Rule 9.118 Review of Order of Hearing Panel

(A) Review of Order; Time.

(1) The administrator, the complainant, or the respondent may petition the board in writing to review the order of a hearing panel filed under MCR 9.113(B), 9.115, 9.116, 9.120, 9.121 or 9.124. The board may grant review of a nonfinal order and decide such interlocutory matters without a hearing. A petition for review must set forth the reasons and the grounds on which review is sought and must be filed with the board within 21 days after the order is served. The petitioner must serve copies of the petition and the accompanying documents on the other party and the complainant and file a proof of service with the board.

(2) A cross-petition for review may be filed within 21 days after the petition for review is served on the cross-petitioner. The cross-petition must be served on the other party and the complainant, and a proof of service must be filed with the board.

(3) A delayed petition for review may be considered by the board chairperson under the guidelines of MCR 7.205(G). If a petition for review is filed more than 12 months after the order of the hearing panel is entered, the petition may not be granted.

(B) Order to Show Cause. If a petition for review is timely filed or a delayed petition for review is accepted for filing, the board shall issue an order to show cause, at a date and time specified, why the order of the hearing panel should not be affirmed. The order shall establish a briefing schedule for all parties and may require that an answer to the petition or cross-petition be filed. An opposing party may file an answer even if the order does not require one. The board must serve the order to show cause on the administrator, respondent, and complainant at least 21 days before the hearing. Failure to comply with the order to show cause, including, but not limited to, a requirement for briefs, may be grounds for dismissal of a petition for review. Dismissal of a petition for review shall not affect the validity of a cross-petition for review.

(C) Hearing.

(1) A hearing on the order to show cause must be heard by a subboard of at least 3 board members assigned by the chairperson. The board must make a final decision on consideration of the whole record, including a transcript of the presentation made to the subboard and the subboard’s recommendation. The respondent shall appear personally at the review hearing unless excused by the board. Failure to appear may result in denial of any relief sought by the respondent, or any other action allowable under MCR 9.118(D).

(2) If the board believes that additional testimony should be taken, it may refer the case to a hearing panel or a master. The panel or the master shall then take the additional testimony and shall make a supplemental report, including a transcript of the additional testimony, pleadings, exhibits, and briefs with the board. Notice of the filing of the supplemental report and a copy of the report must be served as an original report and order of a hearing panel.

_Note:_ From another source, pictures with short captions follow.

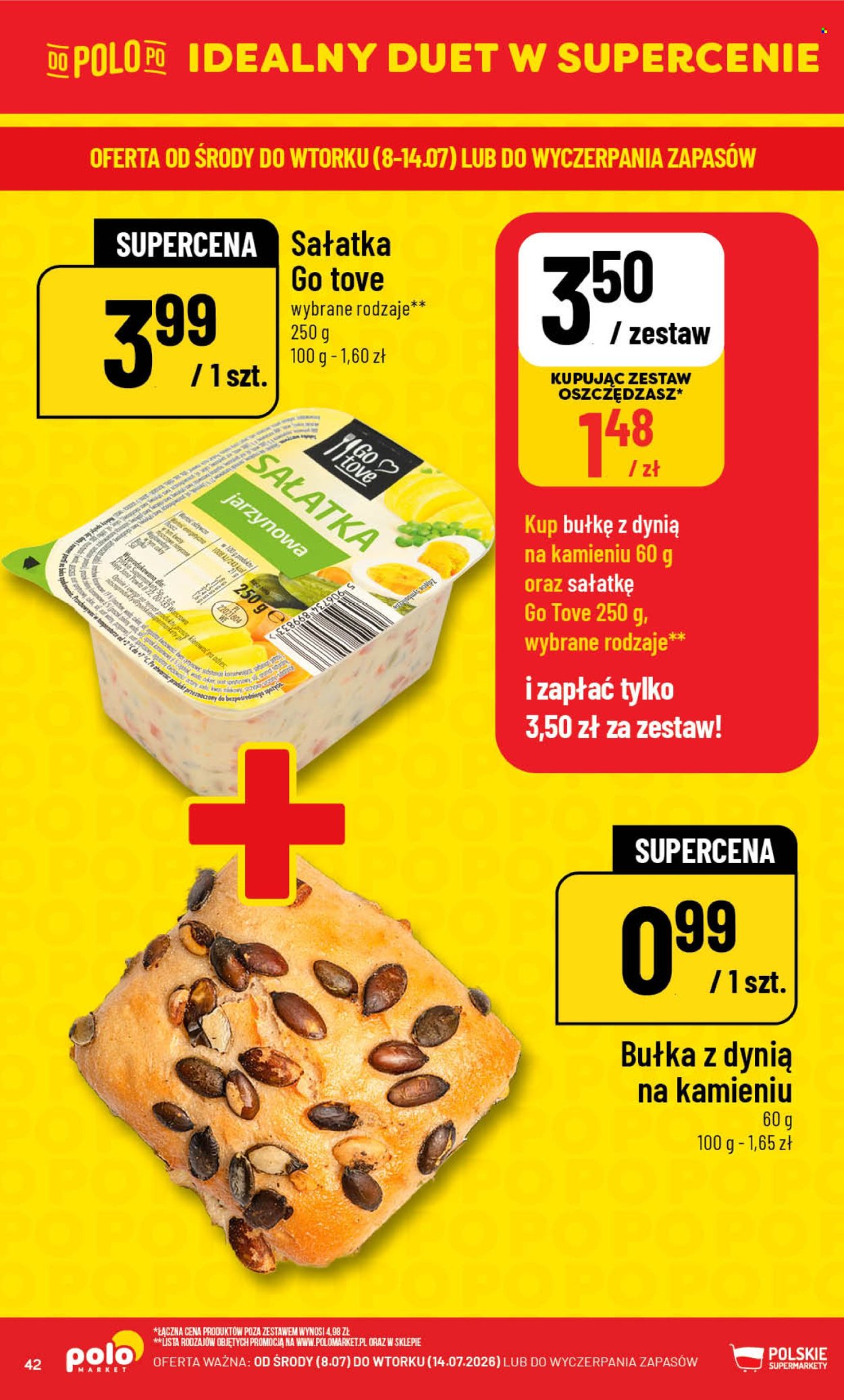 Gazetka Polomarket - 8.07.2026 - 14.07.2026. Strona 42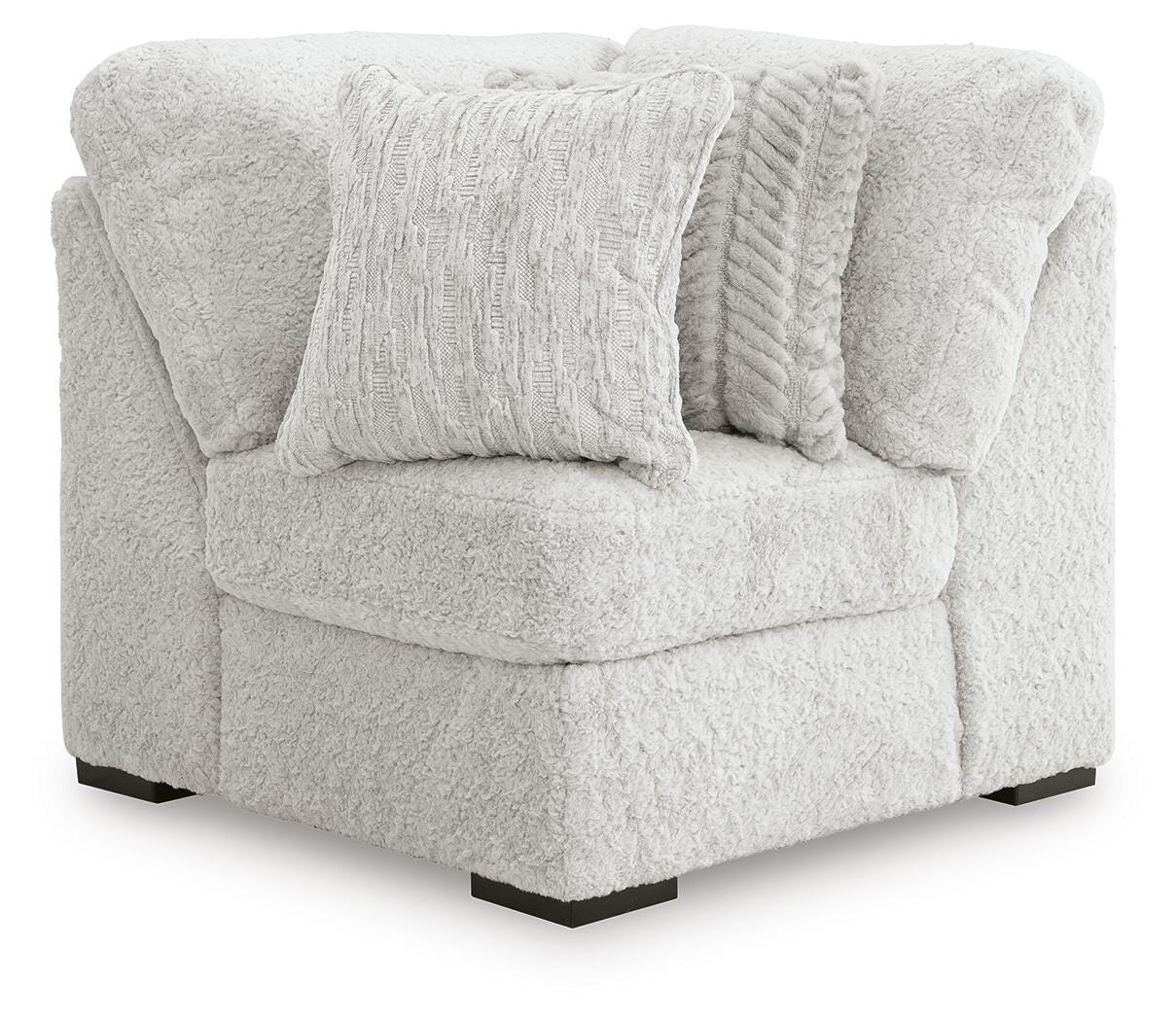 Cuddle Plush Sectional with Chaise - Luxury Home Furniture (MI)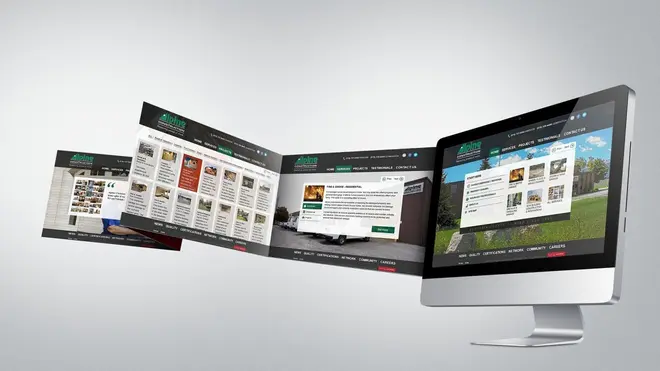 Бизнес-сайты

(D) Decision. After the hearing on the order to show cause, the board may affirm, amend, reverse, or nullify the order of the hearing panel in whole or in part or order other discipline. A discipline order is not effective until 28 days after it is served on the respondent unless the board finds good cause for the order to take effect earlier.

(E) Motion for Reconsideration; Stay. A motion for reconsideration may be filed at any time before the board’s order takes effect. An answer to a motion for reconsideration may be filed. If the discipline order is a suspension for 179 days or less, a stay of the discipline order will automatically issue on the timely filing by the respondent of a motion for reconsideration. If the discipline is greater than a 179-day suspension, the respondent may petition for a stay. If the board grants a stay, the stay remains effective for 28 days after the board enters its order granting or denying reconsideration.

(F) Filing Orders. The board must file a copy of its discipline order with the Supreme Court clerk and the clerk of the county where the respondent resides and where his or her office is located. The order must be served on all parties. If the respondent requests it in writing, a dismissal order must be similarly filed and served.